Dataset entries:
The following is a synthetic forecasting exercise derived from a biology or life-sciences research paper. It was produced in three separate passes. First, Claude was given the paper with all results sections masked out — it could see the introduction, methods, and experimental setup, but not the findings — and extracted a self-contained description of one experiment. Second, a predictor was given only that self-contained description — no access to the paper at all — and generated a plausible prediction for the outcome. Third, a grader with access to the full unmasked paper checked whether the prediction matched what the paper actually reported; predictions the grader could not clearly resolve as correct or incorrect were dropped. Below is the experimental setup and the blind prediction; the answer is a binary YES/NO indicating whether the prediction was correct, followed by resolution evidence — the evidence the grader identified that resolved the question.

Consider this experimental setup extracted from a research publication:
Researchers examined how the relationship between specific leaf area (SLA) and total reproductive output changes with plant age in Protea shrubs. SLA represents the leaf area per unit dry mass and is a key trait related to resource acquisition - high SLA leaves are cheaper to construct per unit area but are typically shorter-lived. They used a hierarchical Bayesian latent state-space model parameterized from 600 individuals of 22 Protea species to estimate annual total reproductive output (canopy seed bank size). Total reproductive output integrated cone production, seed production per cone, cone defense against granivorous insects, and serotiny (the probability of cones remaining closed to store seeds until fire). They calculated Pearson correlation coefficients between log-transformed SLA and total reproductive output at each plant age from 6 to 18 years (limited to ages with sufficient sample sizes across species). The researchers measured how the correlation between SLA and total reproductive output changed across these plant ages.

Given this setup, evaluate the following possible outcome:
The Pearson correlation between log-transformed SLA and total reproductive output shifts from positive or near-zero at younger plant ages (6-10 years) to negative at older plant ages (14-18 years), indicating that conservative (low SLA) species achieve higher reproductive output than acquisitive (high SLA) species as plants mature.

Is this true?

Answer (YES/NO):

What this task involves: Could you transcribe the records in full, exactly?

Written solution:
The following is a synthetic forecasting exercise derived from a biology or life-sciences research paper. It was produced in three separate passes. First, Claude was given the paper with all results sections masked out — it could see the introduction, methods, and experimental setup, but not the findings — and extracted a self-contained description of one experiment. Second, a predictor was given only that self-contained description — no access to the paper at all — and generated a plausible prediction for the outcome. Third, a grader with access to the full unmasked paper checked whether the prediction matched what the paper actually reported; predictions the grader could not clearly resolve as correct or incorrect were dropped. Below is the experimental setup and the blind prediction; the answer is a binary YES/NO indicating whether the prediction was correct, followed by resolution evidence — the evidence the grader identified that resolved the question.

Consider this experimental setup extracted from a research publication:
Researchers examined how the relationship between specific leaf area (SLA) and total reproductive output changes with plant age in Protea shrubs. SLA represents the leaf area per unit dry mass and is a key trait related to resource acquisition - high SLA leaves are cheaper to construct per unit area but are typically shorter-lived. They used a hierarchical Bayesian latent state-space model parameterized from 600 individuals of 22 Protea species to estimate annual total reproductive output (canopy seed bank size). Total reproductive output integrated cone production, seed production per cone, cone defense against granivorous insects, and serotiny (the probability of cones remaining closed to store seeds until fire). They calculated Pearson correlation coefficients between log-transformed SLA and total reproductive output at each plant age from 6 to 18 years (limited to ages with sufficient sample sizes across species). The researchers measured how the correlation between SLA and total reproductive output changed across these plant ages.

Given this setup, evaluate the following possible outcome:
The Pearson correlation between log-transformed SLA and total reproductive output shifts from positive or near-zero at younger plant ages (6-10 years) to negative at older plant ages (14-18 years), indicating that conservative (low SLA) species achieve higher reproductive output than acquisitive (high SLA) species as plants mature.

Is this true?

Answer (YES/NO):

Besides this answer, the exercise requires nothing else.